Smokeless Cigarettes Cause Plane Fire; Firm Fined $168,000
The Federal Aviation Administration (FAA) is proposing a $168,000 civil penalty against D & M Custom Injection Molding Corp. of Burlington, Ill., doing business as D & M Plastics, for alleged violations of Department of Transportation hazardous materials regulations.
D & M offered a five-piece shipment of approximately 2,000 Runyan Rapp E-Mysticks smokeless cigarettes to FedEx for transportation by air from Indianapolis to Minneapolis-St. Paul, Aug. 14, 2009. Each smokeless cigarette contained alcohol, a flammable liquid, and a lithium battery, a hazardous material. Each box contained 400 E-Mysticks, including 7.6 kilograms of lithium batteries, exceeding the five-kilogram limit for shipment aboard passenger aircraft. Because the shipment was not packaged in accordance with regulations it was forbidden on all aircraft, including all-cargo flights.
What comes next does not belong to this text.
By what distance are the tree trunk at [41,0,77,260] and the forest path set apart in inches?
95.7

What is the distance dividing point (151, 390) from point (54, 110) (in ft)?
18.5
As the flight approached Minneapolis-St. Paul International Airport, the FedEx flight crew received a fire warning on the instrument panel. The crew discharged the fire suppression system during the landing and taxied to the gate. The airport fire department responded and extinguished a fire in an LD3 cargo container. The fire was started by the lithium batteries in the shipment.
D & M offered the shipment for transportation by air when it was not packaged, marked, classed, described, labeled, or in condition for shipment as required by regulations.
D&M has 30 days from receipt of FAA letter to respond to the agency.